A modo de intuitivos herboristeros emplearemos un determinado tipo de planta u otra según cuál sea nuestro propósito: palo santo o romero para obtener protección y depurar las fuerzas o lavanda para reequilibrar el ambiente y reajustar las emociones; canela para propiciar el romance y la dulzura en los afectos o albahaca para atraer fortuna… El propio acto de reunir las ramas y prepararlas enrollándolas con cuerda ya nos conecta con nuestro anhelo. Cuando acudamos a algún bosque o paraje natural, o incluso en parques, podemos recolectar aquí y allá pequeños grupos e ir atesorándolos para crear nuestros sahumerios (debemos dar las gracias al arbusto o árbol por la ayuda prestada cuando recortemos un pedazo de ellos). Es muy positivo reunir varios tipos de planta porque combinaremos los distintos poderes vegetales y multiplicaremos los efectos. Después, ya en casa, los ataremos con varias vueltas de hilo o cuerda natural (algodón, cáñamo, lino, lana o seda) y los dejaremos secar.

El ritual para sahumar se inicia prendiendo con una cerilla la parte superior del atado y situándonos con él en la puerta principal de nuestra casa (o negocio, si es propio y nuestra petición tiene relación con ello). Avanzaremos recorriendo todas las estancias en el sentido de las agujas del reloj hasta llegar al final del recorrido al mismo punto donde comenzamos. Allí depositaremos el sahumerio en un plato o cuenco inífugo hasta que el humo cese. Si disponemos de un quemador y una pastilla de carbón podemos emplearlo.
Como soporte y refuerzo pronunciaremos (mentalmente o en voz alta) una oración acorde a nuestro propósito. No es preciso emplear fórmulas rebuscadas porque es la intensidad de la emoción que depositemos en nuestro ritual la que le otorgará fuerza. Si no te sintieras especialmente hábil a la hora de diseñar tu oración puedes emplear mi fórmula:
«Con —-planta—-, —-planta—-, planta—- (nombre de las que emplees) recibo —- protección. salud, fortuna, amor (cual sea tu propósito) —-, y en este mismo acto ahuyento las sombras. Cualquier resto de negatividad se retira y las buenas vibraciones me envuelven como un manto luminoso y sagrado. Hoy reinauguro este espacio y queda libre de tristeza, tensión y preocupación. Hoy llegan para quedarse la paz y la armonía, y todo el que entre aquí sólo traerá amor y abundancia».

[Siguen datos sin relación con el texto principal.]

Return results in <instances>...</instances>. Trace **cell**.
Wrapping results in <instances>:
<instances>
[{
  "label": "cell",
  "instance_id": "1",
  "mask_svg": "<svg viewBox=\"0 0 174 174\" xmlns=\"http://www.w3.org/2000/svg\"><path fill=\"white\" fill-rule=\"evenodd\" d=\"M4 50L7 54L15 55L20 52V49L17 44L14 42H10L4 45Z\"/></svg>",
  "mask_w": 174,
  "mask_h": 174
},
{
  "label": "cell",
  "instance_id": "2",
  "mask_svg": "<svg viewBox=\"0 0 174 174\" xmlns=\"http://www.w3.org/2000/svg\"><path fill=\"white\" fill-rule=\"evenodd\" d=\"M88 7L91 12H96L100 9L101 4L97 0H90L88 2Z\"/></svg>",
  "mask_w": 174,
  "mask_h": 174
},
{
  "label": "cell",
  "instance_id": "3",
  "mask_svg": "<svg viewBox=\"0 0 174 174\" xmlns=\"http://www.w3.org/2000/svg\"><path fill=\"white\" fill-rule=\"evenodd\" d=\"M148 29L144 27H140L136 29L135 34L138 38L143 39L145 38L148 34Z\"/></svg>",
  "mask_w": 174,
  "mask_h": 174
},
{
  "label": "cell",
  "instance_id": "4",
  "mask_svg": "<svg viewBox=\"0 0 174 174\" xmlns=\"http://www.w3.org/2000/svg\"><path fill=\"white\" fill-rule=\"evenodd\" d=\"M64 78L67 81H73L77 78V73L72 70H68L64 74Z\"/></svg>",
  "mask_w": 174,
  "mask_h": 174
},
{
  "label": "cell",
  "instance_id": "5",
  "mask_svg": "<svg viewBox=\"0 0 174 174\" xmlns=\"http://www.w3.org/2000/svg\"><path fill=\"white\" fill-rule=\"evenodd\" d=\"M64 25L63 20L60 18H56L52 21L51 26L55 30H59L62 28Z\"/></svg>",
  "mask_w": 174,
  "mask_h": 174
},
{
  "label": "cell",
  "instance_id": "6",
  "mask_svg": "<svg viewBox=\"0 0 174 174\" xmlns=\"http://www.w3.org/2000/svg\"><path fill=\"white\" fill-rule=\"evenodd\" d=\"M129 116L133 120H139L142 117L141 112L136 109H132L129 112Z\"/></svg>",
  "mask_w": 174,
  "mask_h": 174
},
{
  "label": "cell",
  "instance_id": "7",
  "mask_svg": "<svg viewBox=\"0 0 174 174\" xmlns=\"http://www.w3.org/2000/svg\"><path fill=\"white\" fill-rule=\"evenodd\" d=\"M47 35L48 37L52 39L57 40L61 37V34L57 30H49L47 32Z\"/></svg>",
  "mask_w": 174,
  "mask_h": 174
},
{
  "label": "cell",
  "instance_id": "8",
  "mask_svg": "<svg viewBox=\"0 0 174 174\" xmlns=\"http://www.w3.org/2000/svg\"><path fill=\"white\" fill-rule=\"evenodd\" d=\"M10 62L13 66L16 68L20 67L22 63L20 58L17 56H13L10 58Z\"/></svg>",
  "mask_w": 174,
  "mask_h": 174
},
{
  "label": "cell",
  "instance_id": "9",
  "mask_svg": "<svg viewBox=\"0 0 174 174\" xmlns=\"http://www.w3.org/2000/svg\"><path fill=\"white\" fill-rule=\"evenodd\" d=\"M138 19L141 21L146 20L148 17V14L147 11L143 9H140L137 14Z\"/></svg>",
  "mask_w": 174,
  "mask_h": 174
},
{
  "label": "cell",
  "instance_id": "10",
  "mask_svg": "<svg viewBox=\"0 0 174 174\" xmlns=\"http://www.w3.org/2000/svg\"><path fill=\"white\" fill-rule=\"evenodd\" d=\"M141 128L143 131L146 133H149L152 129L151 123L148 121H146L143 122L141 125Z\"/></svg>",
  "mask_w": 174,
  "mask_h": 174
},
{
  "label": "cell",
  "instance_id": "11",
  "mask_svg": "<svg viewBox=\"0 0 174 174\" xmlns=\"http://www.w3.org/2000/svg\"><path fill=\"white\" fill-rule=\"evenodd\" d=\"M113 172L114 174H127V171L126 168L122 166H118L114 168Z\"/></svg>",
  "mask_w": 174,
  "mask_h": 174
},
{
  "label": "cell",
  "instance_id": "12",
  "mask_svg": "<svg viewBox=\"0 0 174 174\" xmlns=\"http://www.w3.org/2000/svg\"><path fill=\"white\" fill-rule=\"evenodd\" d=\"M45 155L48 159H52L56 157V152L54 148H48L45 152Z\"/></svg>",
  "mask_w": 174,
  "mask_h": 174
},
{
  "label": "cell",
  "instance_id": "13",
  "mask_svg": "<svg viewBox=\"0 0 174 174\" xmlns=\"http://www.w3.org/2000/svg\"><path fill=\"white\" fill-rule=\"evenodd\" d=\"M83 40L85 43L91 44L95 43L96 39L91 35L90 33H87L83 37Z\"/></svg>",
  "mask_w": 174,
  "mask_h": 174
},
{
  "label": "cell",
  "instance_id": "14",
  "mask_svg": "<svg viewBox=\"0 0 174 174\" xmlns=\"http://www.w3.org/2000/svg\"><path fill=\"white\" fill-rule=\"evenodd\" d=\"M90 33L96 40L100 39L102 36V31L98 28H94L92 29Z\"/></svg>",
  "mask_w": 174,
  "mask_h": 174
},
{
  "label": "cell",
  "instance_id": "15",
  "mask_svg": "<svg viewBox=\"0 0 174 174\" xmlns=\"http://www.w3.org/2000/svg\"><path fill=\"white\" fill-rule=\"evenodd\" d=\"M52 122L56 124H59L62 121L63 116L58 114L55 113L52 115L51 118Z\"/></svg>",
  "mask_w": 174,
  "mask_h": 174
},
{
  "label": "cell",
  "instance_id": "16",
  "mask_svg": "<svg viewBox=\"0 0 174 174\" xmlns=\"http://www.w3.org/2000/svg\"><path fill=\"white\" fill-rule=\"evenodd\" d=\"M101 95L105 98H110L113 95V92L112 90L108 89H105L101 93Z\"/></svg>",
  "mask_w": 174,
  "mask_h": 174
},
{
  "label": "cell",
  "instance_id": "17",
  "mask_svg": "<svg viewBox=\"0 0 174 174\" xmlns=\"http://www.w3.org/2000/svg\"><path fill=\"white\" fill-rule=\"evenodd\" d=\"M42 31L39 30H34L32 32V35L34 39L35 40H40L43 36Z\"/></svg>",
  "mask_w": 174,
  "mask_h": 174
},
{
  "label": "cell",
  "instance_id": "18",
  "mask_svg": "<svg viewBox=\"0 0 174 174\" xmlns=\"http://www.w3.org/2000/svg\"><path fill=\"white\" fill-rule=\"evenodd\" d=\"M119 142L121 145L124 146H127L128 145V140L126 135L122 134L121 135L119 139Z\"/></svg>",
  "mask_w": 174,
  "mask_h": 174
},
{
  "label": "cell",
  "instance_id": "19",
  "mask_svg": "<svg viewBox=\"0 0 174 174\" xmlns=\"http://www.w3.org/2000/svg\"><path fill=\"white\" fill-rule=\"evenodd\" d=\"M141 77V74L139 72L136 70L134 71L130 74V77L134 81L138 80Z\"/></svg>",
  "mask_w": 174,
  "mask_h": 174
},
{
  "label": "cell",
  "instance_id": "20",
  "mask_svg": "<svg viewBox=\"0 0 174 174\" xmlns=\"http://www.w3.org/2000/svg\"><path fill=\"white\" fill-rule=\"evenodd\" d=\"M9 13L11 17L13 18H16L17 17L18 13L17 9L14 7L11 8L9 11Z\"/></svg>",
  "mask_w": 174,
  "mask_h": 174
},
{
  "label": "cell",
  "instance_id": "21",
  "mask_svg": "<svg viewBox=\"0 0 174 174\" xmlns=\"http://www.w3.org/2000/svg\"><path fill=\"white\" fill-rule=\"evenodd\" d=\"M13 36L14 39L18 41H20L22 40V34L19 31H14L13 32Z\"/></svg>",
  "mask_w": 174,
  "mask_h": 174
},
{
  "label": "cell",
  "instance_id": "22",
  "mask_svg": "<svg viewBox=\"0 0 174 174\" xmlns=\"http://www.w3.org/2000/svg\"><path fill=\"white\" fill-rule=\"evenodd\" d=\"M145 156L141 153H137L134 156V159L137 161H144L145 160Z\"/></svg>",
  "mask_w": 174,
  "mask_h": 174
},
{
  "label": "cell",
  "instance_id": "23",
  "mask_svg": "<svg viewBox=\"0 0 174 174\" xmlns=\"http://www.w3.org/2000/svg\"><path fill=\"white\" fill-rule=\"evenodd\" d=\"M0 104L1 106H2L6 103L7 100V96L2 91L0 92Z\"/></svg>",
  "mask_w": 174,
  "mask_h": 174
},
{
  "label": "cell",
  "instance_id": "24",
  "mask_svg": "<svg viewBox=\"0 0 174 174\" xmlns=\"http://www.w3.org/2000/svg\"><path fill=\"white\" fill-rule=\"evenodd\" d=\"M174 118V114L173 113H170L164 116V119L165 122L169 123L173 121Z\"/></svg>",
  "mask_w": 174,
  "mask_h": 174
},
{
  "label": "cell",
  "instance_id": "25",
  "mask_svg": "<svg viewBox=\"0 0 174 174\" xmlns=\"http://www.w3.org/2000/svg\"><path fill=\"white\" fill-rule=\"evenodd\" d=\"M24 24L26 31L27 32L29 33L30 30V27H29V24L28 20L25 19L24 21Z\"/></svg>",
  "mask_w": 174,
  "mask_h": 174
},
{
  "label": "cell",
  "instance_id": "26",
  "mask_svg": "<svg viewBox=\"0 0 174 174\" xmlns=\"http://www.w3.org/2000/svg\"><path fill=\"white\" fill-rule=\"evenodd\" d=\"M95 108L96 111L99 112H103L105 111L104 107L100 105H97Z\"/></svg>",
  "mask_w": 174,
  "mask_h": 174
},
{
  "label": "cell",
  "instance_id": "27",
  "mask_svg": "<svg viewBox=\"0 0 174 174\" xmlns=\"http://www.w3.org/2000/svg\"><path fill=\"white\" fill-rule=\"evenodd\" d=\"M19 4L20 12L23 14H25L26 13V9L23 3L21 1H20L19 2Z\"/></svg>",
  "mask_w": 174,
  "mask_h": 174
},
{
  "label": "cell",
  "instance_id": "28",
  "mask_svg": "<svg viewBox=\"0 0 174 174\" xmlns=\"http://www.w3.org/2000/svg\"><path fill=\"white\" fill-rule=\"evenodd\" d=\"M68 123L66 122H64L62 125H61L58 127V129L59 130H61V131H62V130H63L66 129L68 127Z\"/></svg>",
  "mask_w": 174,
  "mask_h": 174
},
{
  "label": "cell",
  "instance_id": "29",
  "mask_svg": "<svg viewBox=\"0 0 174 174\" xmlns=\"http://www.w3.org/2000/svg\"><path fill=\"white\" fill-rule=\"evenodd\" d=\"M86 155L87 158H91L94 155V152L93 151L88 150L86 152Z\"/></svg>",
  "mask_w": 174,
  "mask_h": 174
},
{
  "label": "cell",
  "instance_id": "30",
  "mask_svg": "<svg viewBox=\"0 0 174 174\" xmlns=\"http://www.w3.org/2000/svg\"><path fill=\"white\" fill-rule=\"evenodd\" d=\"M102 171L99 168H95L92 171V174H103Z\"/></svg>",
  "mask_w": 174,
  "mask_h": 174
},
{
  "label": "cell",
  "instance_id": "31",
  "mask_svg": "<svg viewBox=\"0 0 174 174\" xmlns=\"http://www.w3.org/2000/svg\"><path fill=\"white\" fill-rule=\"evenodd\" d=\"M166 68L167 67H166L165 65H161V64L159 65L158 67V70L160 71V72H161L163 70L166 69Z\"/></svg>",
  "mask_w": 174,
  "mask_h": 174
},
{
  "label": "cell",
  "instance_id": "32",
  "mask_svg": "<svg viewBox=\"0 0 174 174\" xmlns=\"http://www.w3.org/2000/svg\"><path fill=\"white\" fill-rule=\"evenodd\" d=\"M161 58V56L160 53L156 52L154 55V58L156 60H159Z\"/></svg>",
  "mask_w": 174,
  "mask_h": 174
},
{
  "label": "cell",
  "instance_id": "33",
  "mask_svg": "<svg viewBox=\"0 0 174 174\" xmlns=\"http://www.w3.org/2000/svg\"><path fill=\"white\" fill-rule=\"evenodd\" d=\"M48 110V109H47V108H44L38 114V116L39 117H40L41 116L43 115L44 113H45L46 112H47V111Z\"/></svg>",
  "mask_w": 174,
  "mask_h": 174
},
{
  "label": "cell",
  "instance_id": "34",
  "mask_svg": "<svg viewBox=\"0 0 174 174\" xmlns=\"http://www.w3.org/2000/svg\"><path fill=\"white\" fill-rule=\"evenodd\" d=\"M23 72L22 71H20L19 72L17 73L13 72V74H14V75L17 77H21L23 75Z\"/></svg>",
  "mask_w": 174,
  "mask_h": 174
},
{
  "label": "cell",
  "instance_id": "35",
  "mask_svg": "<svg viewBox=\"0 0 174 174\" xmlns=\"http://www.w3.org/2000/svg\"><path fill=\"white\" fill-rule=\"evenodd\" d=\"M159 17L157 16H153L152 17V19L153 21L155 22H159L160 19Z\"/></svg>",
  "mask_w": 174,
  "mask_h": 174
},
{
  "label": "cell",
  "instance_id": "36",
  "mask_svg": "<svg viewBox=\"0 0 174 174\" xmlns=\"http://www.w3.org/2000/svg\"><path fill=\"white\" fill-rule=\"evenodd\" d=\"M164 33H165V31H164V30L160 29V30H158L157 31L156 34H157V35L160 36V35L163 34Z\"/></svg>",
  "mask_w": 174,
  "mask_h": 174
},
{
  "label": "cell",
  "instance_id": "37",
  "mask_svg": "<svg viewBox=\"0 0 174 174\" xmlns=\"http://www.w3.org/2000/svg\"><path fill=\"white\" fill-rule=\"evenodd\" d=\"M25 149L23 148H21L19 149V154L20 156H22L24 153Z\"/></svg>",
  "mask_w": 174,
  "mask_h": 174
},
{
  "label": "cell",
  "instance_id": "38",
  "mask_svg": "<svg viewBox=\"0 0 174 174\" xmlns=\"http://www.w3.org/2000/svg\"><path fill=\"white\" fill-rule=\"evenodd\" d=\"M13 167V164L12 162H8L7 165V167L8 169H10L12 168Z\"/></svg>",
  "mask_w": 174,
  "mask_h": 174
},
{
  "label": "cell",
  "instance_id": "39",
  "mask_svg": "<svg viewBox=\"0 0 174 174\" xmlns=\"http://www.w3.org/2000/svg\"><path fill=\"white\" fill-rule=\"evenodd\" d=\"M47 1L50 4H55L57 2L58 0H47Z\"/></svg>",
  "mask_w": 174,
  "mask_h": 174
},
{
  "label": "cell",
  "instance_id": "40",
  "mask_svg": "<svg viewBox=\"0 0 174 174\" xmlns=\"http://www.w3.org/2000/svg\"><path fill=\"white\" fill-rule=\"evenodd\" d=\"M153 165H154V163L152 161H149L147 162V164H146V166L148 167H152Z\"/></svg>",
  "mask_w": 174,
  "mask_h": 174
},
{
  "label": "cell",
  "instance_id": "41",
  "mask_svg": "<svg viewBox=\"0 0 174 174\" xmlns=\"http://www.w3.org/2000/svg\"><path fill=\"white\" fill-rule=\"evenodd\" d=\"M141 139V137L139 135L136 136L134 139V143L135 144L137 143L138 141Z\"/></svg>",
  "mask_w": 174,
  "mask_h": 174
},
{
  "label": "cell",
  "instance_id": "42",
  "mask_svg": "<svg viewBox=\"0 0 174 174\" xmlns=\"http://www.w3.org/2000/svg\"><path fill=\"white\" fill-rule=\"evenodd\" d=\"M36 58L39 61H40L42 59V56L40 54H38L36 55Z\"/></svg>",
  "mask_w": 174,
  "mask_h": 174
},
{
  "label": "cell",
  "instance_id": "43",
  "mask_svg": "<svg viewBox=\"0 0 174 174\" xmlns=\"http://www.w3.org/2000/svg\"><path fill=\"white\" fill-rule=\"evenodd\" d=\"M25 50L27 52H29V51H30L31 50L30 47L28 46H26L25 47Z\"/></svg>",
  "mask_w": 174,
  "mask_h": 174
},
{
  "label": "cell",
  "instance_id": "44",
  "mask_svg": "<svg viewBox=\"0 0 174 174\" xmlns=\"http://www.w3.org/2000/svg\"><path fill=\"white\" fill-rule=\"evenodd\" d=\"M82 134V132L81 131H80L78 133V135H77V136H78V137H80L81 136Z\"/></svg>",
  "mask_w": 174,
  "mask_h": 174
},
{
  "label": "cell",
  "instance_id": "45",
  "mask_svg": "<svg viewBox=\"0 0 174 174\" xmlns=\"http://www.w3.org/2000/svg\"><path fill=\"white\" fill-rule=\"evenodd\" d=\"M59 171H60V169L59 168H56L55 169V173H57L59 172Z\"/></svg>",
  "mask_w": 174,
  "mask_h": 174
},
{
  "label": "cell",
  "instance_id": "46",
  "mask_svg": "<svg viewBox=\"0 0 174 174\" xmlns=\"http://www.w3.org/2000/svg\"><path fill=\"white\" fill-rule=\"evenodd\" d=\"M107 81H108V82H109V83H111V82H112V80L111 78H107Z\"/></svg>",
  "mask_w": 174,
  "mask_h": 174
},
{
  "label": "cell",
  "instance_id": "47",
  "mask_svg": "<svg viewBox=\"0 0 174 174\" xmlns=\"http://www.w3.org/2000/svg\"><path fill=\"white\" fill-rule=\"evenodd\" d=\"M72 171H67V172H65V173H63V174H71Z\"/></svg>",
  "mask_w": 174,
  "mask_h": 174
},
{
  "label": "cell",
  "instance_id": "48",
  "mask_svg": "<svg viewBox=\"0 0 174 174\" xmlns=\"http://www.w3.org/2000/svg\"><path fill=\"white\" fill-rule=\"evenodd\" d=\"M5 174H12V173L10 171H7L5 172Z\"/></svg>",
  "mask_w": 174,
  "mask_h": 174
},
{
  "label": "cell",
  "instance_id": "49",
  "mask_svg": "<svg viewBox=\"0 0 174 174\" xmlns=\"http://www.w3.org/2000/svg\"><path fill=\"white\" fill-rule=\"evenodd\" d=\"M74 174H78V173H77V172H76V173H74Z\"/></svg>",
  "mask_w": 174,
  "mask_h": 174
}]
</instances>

Estas serían algunas de las plantas más comunes y sus propiedades:
*Albahaca: Conciencia, felicidad, equilibrio, abundancia.
*Corteza de Canela: Prosperidad, energía física y mental, vibraciones amorosas.
*Eucalipto: Salud, purificación.
*Hierbabuena: Mejora nuestra situación económica, aporta claridad a los pensamientos y lucidez a las decisiones.
*Lavanda: Salud, amor, paz, conciencia.
*Menta: Acelera la curación, reconforta y calma las emociones. Purifica.
*Pino: Protección, dinero, potencia física y psíquica.
*Romero: Estimula la memoria y el recuerdo, favorece para el amor. Ayuda para una vida sana y lóngeva.
*Rosa: Amor, sexo, auto-confianza, armonía y belleza.
*Salvia: Sabiduría, memoria, abundancia.
*Tomillo: Estimula y otorga valor, potencia la salud.
… Buena Suerte, y que el poder del universo vegetal te sea favorable.